*What this exercise asks*:
**A.** In the gRPC issue report, which load balancing policy does the client enable?
**B.** In the gRPC issue report, replace "rolling upgrade" with "rolling update" and give the passage that begins at "The issue is" and stops after "server.default domain name.".
**C.** Continue the gRPC issue report from its final line.

*Source document*:
Client waits with DNS query when no channel's available #6990

gnvk · 2024-02-20T08:17:43Z

What version of gRPC are you using?

v1.61.0

What version of Go are you using (`go version`)?

1.21.7

What operating system (Linux, Windows, …) and version?

Linux

What did you do?

In production we're using a Kubernetes statefulset for the servers and a deployment for the client. Let's assume the replica count for the servers is two (server-0 and server-1). We're using a headless service on top of the statefulset:

NAME     TYPE        CLUSTER-IP   EXTERNAL-IP   PORT(S)
server   ClusterIP   None         <none>        9090/TCP,8080/TCP

On the client the server address is configured as dns:///server.default:9090 and round robin load balancing is enabled by

grpc.WithDefaultServiceConfig(`{"loadBalancingPolicy":"round_robin"}`)

This setup works nicely to distribute the load evenly among the statefulset pods.

The issue is when we try to rolling upgrade the statefulset:

Kubernetes terminates server-1, which calls GracefulStop and disconnects the client.
A new server-1 pod is started, with a different IP address.
The service endpoint is immediately updated with the new IP address.
Kubernetes terminates server-0.

What did you expect to see?

At this point the endpoints for the service are the two new IP addresses for the server instances. We expect the client to use these addresses. We expect the grpc go client to immediately send a DNS query to get the new IP addresses for the server.default domain name.

What did you see instead?

All RPCs in the client return with errors similar to this:

rpc error: code = Unavailable desc = last connection error: connection error: 
desc = "transport: error while dialing: dial tcp A.B.C.D:9090: connect: connection refused"

where A.B.C.D is the IP address of one of the old server pods.

*Material provided*:
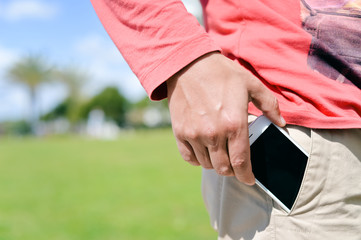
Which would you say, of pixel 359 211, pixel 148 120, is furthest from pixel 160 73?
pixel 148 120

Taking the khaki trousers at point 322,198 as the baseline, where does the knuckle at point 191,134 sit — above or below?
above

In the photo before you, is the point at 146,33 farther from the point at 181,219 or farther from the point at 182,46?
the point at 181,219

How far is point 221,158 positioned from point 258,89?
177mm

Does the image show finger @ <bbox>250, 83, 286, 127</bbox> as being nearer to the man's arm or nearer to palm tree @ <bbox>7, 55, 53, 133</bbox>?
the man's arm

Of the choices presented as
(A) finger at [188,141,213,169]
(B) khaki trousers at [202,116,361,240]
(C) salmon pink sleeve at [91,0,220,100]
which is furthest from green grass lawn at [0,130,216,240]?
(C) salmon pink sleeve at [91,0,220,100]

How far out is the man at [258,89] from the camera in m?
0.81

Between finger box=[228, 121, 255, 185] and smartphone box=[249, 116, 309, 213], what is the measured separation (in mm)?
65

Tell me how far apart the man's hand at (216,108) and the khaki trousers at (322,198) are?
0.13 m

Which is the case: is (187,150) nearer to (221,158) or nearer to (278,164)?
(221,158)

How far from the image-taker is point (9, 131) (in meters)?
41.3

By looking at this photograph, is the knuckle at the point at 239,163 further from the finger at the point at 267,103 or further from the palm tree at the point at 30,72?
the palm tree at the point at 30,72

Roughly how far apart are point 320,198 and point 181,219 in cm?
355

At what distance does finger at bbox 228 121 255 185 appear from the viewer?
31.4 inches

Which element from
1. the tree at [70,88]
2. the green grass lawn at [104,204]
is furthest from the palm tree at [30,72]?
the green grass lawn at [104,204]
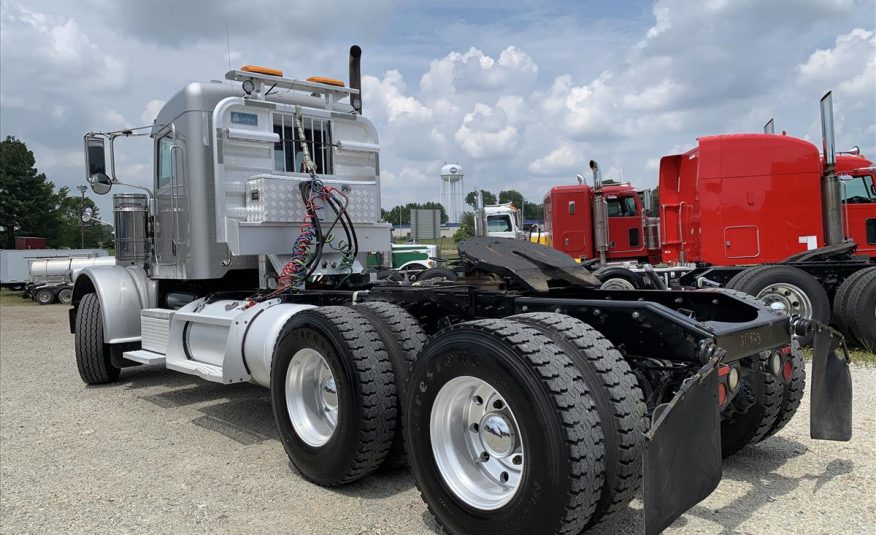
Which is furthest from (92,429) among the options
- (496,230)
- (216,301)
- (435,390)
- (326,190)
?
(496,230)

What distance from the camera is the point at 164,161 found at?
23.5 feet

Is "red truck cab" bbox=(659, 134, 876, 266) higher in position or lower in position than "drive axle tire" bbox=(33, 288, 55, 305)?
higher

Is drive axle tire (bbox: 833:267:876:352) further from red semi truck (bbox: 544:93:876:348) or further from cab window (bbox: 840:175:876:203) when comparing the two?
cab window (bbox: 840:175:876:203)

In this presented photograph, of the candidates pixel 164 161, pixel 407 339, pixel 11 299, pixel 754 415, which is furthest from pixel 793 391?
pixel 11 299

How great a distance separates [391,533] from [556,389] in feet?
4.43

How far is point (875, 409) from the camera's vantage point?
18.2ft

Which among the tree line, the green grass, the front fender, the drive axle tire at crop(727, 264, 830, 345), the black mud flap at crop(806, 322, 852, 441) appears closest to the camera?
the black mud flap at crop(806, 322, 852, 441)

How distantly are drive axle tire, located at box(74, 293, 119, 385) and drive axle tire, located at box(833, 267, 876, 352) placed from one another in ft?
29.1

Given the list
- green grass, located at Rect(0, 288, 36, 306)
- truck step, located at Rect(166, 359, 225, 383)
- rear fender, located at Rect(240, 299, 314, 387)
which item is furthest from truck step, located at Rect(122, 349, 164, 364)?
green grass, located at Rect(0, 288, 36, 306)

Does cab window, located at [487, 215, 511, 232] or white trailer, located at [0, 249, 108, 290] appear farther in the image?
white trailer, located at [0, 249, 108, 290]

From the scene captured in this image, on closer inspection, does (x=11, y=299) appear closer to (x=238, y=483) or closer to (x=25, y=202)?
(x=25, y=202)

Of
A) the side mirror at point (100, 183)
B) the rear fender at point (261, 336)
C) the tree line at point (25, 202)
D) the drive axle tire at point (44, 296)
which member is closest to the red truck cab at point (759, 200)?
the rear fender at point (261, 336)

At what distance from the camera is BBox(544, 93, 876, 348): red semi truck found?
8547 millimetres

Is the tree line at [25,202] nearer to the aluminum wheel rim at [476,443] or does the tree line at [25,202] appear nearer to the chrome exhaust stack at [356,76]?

*Results by task*:
**A.** round_robin

**B.**
The issue is when we try to rolling update the statefulset:

Kubernetes terminates server-1, which calls GracefulStop and disconnects the client.
A new server-1 pod is started, with a different IP address.
The service endpoint is immediately updated with the new IP address.
Kubernetes terminates server-0.

What did you expect to see?

At this point the endpoints for the service are the two new IP addresses for the server instances. We expect the client to use these addresses. We expect the grpc go client to immediately send a DNS query to get the new IP addresses for the server.default domain name.

**C.**
Running a tcpdump with port 53 on the client pod reveals that the grpc client does not send a DNS query for a long time after none of the old addresses are available. This "long" time is not always exactly the same, we measured anywhere between 30 seconds and 2 minutes.

Alternatives considered

First, we checked if the operating system caches the DNS entries, but that's not the case. We could always see the DNS query in tcpdump when manually resolving the server address.
We tried to delay the rolling update (wait between the pod restarts), but that didn't solve the issue. From the moment only the new pod IPs are available, the issue stands. Moreover, delaying the deployment has other downsides.
Adding sufficiently long (more than 2 minutes) retries to the client changes the issue from erroring out to being extremely slow, but obviously this is not a good solution.

I read through a lot of issues but couldn't find a solution for this. There is an open grpc issue but without a solution.

The text was updated successfully, but these errors were encountered:

NeoyeElf · 2024-02-21T08:32:14Z

I also encountered the same problem. From the source code, the dns resolver will wait 30s at the very least to do the next dns lookup, and it's also consistent with my test results.

After I read through the related issues, they suggest to set the MaxConnectionAge config in the grpc server side to do the server-side load balance. On the client side, just use the regular service name as the endpoint. It works, but not the best way.

Another way is to implement custom dns resolver. We can decrease the MinResolutionRate so that dns query can happen more frequently. But I don’t know when ResolveNow will be called, this will affect whether the custom MinResolutionRate value is reasonable, any suggestions?

gnvk · 2024-02-21T14:43:34Z

We continued our investigation and I think now we understand why this "initial delay" is part of the official resolver implementation in the first place. After implementing a custom DNS resolver without the delay (but limiting the requests to one per sec, to avoid overwhelming the DNS server) we found out that the kube-dns server does have a cache with a TTL of 30 seconds by default. This means that even though the endpoints are updated instantly, that server will potentially serve old IPs for at most 30 seconds. Having the delay on the client-side "solves this issue" for the price that during this TTL period the service is unavailable.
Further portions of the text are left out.